- Source text -
##############################

7. December 2023 | Print article |

Cybersecurity Budgets 2024: Where CISOs Are Investing – and Where They Are Cutting Back

Security budgets are increasing by an average of 14 percent in 2024 – but not uniformly. CISOs are shifting funds from traditional perimeter security to identity, cloud security, and detection & response. At the same time, the pressure to demonstrate the ROI of every investment is rising. Those who approach the board without a business case are losing out.

TL;DR

  • Average security budget increase in 2024: 14 percent (Gartner)
  • Top investment areas: Identity (68%), Cloud Security (62%), Detection & Response (58%)
  • Cuts: Legacy firewall appliances, signature-based AV, standalone encryption
  • Regulation (NIS2, DORA) drives 40 percent of budget increases

The Shift: From Perimeter to Identity

The days when 50 percent of the security budget flowed into firewall appliances are over. Gartner predicts that identity investments will make up the largest single item in the security budget for the first time in 2024 – ahead of network security and endpoint protection.

The driver: Cloud adoption and remote work have dissolved the perimeter. The question “Who is accessing what?” has become more important than “What is getting through the firewall?” CIAM, PAM, and Zero-Trust Network Access (ZTNA) are the growth areas.

Cloud Security: The Second Mega-Trend

62 percent of CISOs plan to increase cloud security investments. CNAPP (Cloud-Native Application Protection Platform) consolidates CSPM, CWPP, and CIEM into a single platform. The market is maturing: Wiz, Orca, Palo Alto Prisma, and CrowdStrike Falcon Cloud are competing for market share.

The investment logic: Multi-cloud environments create complexity that manual processes cannot scale to cover. Automated misconfiguration detection and compliance monitoring are no longer nice-to-haves.

##############################

- Records for processing -
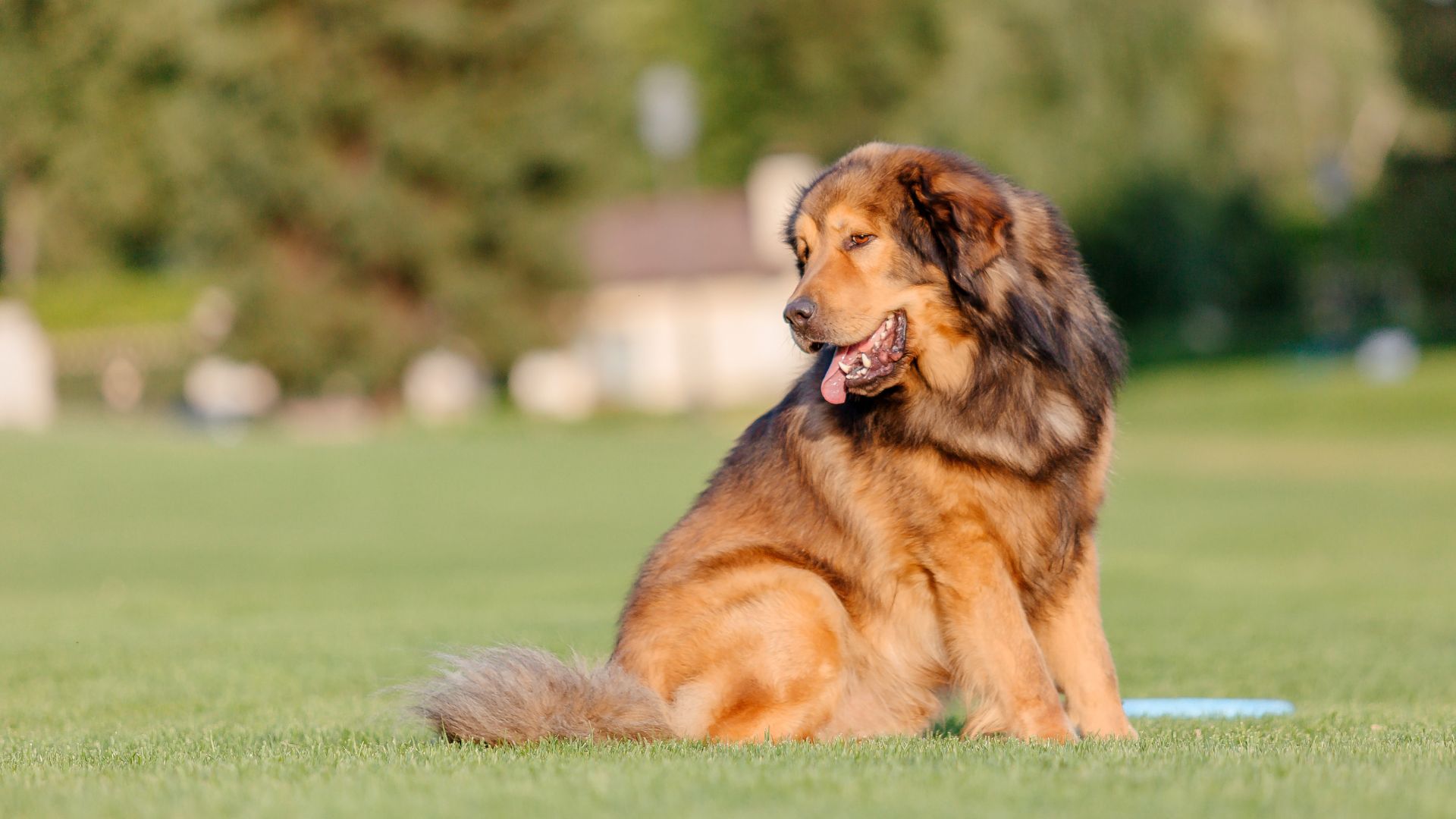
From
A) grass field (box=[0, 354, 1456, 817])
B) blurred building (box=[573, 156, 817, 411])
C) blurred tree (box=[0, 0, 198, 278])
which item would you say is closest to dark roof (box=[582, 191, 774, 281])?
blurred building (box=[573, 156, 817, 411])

##############################

- Job A -
Lay out the spatial records above as a two-column CSV with the headers input and output, one row per record. Put each record's text and its answer in single quoted fields with line breaks replaced by spaces, and leave out the pictures.
- Job B -
Pick up the article on 2024 cybersecurity budgets after its last sentence and keep writing.

- Task output A -
input,output
"From A) grass field (box=[0, 354, 1456, 817]) B) blurred building (box=[573, 156, 817, 411]) C) blurred tree (box=[0, 0, 198, 278]) which item would you say is closest to dark roof (box=[582, 191, 774, 281])?","blurred building (box=[573, 156, 817, 411])"

- Task output B -
Detection & Response: XDR as a Consolidation Platform

Extended Detection and Response (XDR) promises what SIEM never fully delivered: correlated detection across endpoint, network, cloud, and identity – with automated response. CISOs are investing in XDR to reduce alert fatigue and lower the Mean Time to Detect (MTTD).

The consolidation pressure is real: An average company uses 76 security tools (Panaseer). XDR reduces this number and thus license costs, integration effort, and complexity.

The ROI Pressure: Security Must Deliver a Business Case

CFOs are increasingly asking: What does the security investment bring? CISOs who argue solely with fear (“We will be hacked if we do not invest”) are losing credibility. Successful CISOs quantify: risk reduction in euros, compliance costs vs. penalty risk, reduction of insurance premiums through measures.

Frameworks like FAIR (Factor Analysis of Information Risk) enable financial risk quantification. The trend is clearly towards data-driven security budgeting.

Key Facts

Budget Growth: 14 percent average increase (Gartner 2024 Forecast)

Tool Sprawl: 76 security tools on average per company (Panaseer)

NIS2 Effect: 40 percent of budget increases driven by regulation

Frequently Asked Questions

How large should the security budget be?

Industry-dependent: Financial sector 8-12 percent of the IT budget, industry 5-8 percent, healthcare 6-10 percent. The absolute number is less relevant than the risk-appropriate allocation.

Is consolidation onto a single platform worthwhile?

In most cases, yes. Fewer tools mean fewer integration problems, faster correlation, and lower license costs. But: Check for lock-in risks and ensure that the platform covers all critical use cases.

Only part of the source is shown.